Ejercicios:
1 > En el texto sobre la situación de la física fundamental, ¿cuáles son las dos proposiciones de Anaximandro con las que empieza el estudio de la física y la astronomía moderna?
2 > Por favor, prosigue el texto sobre la situación de la física fundamental a partir de su última oración.

La indigencia de la física
«LA SITUACIÓN DE LA FÍSICA FUNDAmental es lamentable», asegura Carlo Rovelli, alto sacerdote del gremio: «La mecánica cuántica utiliza las antiguas nociones de espacio y tiempo refutadas por la teoría de la relatividad general, que utiliza a su vez las antiguas nociones de energía y materia refutadas por la mecánica cuántica».
Rovelli tiene razón. Es difícil imaginar una divergencia teórica más intrincada, ni dos concepciones del universo más antagónicas: en efecto, la mecánica cuántica opera a escala atómica, en espacios rígidos y homogéneos, y discurre en un tiempo absoluto que fluye como el río de Heráclito. En cambio, el espacio de la relatividad es plástico y relativo su tiempo. Mientras que en la cuántica un electrón puede saltar de un nivel a otro sin pasar por los puntos intermedios, la relatividad presupone la continuidad del mundo. El universo de Einstein y el de Planck solo se parecen en que son contraintuitivos: en ambos, la sensata lógica de Aristóteles naufraga sin atenuantes.
Repasemos el camino que nos llevó a tan «lamentable» situación.
El estudio de la física y la astronomía moderna empieza con dos proposiciones de Anaximandro: la Tierra es un guijarro que flota en el espacio; las cosas no caen hacia abajo, caen hacia la tierra (¡una definición perfecta de «abajo» en el siglo VI antes de Cristo!).

Material:
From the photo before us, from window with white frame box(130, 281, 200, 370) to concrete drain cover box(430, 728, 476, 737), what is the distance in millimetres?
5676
--
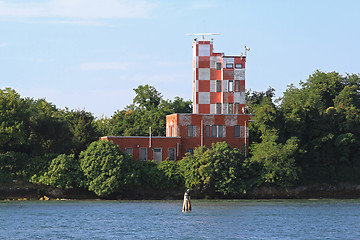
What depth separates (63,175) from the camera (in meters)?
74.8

Respuestas:
1 > Que la Tierra es un guijarro que flota en el espacio y que las cosas no caen hacia abajo, sino hacia la tierra.

2 >
La física, la astronomía y el universo habían empezado 13.700 millones de años antes mediante un estremecimiento de la Nada en ningún momento y en ningún lugar, suceso que daría lugar a la aparición de estrellas, carbono, piedras, agua, bacterias, flores, peces y pájaros, es decir, un metamilagro que ninguna persona sensata puede admitir. El otro Génesis, la posibilidad de que el big bang sea el estallido de la cólera de Dios, harto ya de siete eternidades ociosas en el agujero negro de Su Inmensa Soledad, requiere dosis altas de una virtud teologal muy escasa, la fe.
Veintidós siglos después de Anaximandro, Newton convirtió el universo en un palacio de precisos cristales, un orden numérico tan sencillo que lo entendían incluso los hombres de letras. Pero había serias fisuras en sus tres pilares: la lógica aristotélica, la geometría euclidiana y la filosofía kantiana, y Einstein tuvo que introducir ajustes muy precisos en la mecánica newtoniana. Esto, en lo que toca al universo estelar. A escala atómica, Planck demostró ecuaciones francamente heréticas y el universo dejó de ser un mecanismo de relojería para convertirse en un pensamiento sofisticado, el eco de una onda, la sombra del número.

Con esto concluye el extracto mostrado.